Multithreaded Programming Guide

Bound Threads

Sometimes having more threads than LWPs, as can happen with unbound threads, is a disadvantage.

For example, a parallel array computation divides the rows of its arrays among different threads. If there is one LWP for each processor, but multiple threads for each LWP, each processor spends time switching between threads. In this case, it is better to have one thread for each LWP, divide the rows among a smaller number of threads, and reduce the number of thread switches.

A mixture of threads that are permanently bound to LWPs and unbound threads is also appropriate for some applications.

An example of this is a realtime application that has some threads with system-wide priority and realtime scheduling, and other threads that attend to background computations.
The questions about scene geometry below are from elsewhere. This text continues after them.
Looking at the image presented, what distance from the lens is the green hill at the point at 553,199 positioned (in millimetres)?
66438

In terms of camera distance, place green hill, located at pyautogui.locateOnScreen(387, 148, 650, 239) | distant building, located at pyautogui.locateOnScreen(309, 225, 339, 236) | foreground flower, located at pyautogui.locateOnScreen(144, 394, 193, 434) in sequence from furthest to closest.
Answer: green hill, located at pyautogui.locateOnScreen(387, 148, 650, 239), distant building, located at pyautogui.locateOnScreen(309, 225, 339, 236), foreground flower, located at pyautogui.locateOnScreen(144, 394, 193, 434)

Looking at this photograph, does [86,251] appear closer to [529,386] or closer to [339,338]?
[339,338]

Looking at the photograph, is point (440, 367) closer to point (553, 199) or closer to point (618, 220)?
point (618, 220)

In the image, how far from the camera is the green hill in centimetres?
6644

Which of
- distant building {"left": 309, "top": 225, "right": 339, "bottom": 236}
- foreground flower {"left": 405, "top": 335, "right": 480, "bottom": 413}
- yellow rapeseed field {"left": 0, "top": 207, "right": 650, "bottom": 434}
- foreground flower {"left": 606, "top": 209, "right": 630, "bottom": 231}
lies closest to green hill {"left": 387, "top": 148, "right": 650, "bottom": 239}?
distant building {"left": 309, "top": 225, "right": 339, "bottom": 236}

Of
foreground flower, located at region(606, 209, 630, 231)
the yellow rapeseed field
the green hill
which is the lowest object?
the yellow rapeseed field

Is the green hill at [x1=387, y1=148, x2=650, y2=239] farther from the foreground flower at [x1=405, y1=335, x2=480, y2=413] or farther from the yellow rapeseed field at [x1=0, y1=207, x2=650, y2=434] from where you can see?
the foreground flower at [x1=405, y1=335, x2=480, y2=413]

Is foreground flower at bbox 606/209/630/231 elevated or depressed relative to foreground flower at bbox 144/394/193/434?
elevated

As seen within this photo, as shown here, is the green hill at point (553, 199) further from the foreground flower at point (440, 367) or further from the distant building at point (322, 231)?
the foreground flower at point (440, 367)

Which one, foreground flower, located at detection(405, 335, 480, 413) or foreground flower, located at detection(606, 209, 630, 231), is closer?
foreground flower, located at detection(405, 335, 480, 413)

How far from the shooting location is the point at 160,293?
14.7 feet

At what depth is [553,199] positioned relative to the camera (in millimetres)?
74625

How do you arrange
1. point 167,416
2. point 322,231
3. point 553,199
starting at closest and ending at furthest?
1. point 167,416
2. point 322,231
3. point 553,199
Another example is a window system with unbound threads for most operations and a mouse serviced by a high-priority, bound, realtime thread.

When a user-level thread issues a system call, the LWP running the thread calls into the kernel and remains attached to the thread at least until the system call completes.

Bound threads are more expensive than unbound threads. Because bound threads can change the attributes of the underlying LWP, the LWPs are not cached when the bound threads exit. Instead, the operating environment provides a new LWP when a bound thread is created and destroys it when the bound thread exits.

Use bound threads only when a thread needs resources that are available only through the underlying LWP, such as a virtual time interval timer or an alternate stack, or when the thread must be visible to the kernel to be scheduled with respect to all other active threads in the system, as in realtime scheduling.

Use unbound threads even when you expect all threads to be active simultaneously. This allows Solaris threads to efficiently cache LWP and thread resources so that thread creation and destruction are fast. Use thr_setconcurrency(3T) to tell Solaris threads how many threads you expect to be simultaneously active.